== Your goal ==
Among the entries below, find each line with "frames" and show it.

== Given data ==

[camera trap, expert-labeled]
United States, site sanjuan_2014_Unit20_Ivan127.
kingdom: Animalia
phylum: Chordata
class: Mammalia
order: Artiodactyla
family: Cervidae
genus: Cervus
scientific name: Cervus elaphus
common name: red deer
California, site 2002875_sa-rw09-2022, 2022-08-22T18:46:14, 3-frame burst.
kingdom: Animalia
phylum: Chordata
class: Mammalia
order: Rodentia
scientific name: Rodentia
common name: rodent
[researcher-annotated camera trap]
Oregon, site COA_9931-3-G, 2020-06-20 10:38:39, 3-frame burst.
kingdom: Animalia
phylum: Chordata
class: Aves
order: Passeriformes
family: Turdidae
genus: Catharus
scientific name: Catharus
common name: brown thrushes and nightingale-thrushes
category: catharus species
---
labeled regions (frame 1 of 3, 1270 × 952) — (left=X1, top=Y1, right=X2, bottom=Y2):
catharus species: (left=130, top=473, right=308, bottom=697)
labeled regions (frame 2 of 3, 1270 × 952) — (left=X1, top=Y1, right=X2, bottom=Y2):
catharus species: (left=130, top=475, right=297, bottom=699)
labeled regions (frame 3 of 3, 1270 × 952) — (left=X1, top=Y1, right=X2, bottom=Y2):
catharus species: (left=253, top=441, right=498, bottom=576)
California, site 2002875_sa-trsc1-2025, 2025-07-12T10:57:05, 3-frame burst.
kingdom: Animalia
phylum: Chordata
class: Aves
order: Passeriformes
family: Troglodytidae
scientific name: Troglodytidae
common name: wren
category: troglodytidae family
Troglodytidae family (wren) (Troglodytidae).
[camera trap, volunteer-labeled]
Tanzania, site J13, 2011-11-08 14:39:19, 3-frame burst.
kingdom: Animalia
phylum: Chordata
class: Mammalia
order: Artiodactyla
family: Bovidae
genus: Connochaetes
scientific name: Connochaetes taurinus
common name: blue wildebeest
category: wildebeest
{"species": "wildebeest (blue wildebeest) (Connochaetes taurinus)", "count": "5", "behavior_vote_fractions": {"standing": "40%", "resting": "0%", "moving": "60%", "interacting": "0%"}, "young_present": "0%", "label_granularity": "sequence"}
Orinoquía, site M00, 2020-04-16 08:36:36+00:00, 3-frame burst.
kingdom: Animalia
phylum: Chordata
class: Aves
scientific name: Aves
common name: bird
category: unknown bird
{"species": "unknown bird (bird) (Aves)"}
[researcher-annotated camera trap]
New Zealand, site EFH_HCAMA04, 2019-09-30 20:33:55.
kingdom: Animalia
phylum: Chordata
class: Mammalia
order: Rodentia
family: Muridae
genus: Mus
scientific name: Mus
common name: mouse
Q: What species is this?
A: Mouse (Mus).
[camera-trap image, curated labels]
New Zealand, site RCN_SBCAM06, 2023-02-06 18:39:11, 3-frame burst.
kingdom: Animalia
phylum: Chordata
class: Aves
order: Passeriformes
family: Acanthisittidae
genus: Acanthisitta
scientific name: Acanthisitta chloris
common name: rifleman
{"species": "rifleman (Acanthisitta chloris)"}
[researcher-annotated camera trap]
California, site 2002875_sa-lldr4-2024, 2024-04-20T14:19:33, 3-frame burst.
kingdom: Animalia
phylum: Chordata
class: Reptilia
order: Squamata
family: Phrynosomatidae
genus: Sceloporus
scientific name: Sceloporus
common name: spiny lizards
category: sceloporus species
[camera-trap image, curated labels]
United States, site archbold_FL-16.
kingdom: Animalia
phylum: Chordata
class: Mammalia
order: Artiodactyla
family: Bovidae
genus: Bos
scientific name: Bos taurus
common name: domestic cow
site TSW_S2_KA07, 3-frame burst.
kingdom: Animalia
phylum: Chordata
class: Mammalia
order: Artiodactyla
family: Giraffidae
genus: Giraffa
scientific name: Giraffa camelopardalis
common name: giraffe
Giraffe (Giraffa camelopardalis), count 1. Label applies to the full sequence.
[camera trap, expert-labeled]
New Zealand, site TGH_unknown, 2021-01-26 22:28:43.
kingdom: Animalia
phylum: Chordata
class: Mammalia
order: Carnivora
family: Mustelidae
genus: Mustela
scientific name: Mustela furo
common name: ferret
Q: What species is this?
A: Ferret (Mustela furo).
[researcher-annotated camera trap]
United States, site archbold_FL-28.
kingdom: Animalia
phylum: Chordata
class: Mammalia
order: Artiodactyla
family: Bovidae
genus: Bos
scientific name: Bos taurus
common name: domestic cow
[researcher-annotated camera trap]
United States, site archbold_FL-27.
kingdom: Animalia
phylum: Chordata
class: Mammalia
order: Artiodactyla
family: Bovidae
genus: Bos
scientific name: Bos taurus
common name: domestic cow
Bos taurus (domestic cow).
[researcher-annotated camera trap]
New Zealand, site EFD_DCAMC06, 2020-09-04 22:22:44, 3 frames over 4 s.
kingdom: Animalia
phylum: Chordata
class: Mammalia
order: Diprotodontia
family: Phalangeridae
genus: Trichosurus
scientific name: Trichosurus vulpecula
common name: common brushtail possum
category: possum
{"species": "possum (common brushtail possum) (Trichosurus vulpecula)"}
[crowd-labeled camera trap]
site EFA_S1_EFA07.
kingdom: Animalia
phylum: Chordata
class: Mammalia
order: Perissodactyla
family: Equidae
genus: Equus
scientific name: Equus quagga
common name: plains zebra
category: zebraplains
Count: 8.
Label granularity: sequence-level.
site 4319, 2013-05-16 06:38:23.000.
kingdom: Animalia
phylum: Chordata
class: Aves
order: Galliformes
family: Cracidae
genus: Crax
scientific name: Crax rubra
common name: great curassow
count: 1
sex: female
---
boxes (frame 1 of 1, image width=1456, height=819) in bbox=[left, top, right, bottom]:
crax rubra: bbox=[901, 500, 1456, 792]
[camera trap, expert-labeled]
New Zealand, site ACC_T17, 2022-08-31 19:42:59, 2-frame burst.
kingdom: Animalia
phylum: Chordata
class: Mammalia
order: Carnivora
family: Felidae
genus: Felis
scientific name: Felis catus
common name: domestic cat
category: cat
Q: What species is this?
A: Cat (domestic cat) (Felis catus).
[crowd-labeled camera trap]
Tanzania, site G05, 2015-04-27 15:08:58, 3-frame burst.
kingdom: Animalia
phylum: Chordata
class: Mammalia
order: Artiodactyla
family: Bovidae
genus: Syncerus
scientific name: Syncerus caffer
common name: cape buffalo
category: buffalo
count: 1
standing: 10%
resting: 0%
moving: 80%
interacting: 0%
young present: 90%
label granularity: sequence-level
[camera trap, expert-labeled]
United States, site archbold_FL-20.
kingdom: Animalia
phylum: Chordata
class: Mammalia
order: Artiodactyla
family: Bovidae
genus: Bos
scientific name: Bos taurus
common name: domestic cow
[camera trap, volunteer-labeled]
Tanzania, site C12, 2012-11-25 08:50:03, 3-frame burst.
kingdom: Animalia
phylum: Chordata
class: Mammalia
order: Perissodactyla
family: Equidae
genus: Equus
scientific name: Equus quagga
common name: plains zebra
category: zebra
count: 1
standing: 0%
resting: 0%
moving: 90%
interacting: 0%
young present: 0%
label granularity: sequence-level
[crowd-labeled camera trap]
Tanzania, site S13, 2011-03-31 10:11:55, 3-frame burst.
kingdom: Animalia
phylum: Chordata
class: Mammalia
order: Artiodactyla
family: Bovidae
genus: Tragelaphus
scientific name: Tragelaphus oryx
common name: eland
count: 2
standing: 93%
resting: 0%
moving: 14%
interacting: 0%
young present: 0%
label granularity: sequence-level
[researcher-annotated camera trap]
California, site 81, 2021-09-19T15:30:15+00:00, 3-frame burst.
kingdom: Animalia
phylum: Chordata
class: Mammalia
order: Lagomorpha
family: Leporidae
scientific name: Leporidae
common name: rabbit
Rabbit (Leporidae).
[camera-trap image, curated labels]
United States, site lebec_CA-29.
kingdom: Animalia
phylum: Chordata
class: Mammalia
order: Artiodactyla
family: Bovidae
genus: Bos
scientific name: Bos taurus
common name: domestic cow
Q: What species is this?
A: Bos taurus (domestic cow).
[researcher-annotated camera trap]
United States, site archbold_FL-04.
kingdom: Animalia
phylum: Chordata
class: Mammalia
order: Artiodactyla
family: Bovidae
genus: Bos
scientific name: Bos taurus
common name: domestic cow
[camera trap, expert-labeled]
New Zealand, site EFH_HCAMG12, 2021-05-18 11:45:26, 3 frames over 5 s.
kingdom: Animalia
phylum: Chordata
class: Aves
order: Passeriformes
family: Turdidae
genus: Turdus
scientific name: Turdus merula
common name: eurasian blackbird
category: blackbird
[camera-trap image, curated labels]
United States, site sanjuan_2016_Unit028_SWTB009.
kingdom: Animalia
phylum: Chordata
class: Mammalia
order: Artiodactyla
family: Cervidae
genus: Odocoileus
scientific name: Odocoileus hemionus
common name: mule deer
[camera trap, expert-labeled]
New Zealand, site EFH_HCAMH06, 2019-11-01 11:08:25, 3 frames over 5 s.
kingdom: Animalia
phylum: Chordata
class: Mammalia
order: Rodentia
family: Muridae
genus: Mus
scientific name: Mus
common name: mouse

== Solution for this exercise ==
New Zealand, site EFD_DCAMC06, 2020-09-04 22:22:44, 3 frames over 4 s.
New Zealand, site EFH_HCAMG12, 2021-05-18 11:45:26, 3 frames over 5 s.
New Zealand, site EFH_HCAMH06, 2019-11-01 11:08:25, 3 frames over 5 s.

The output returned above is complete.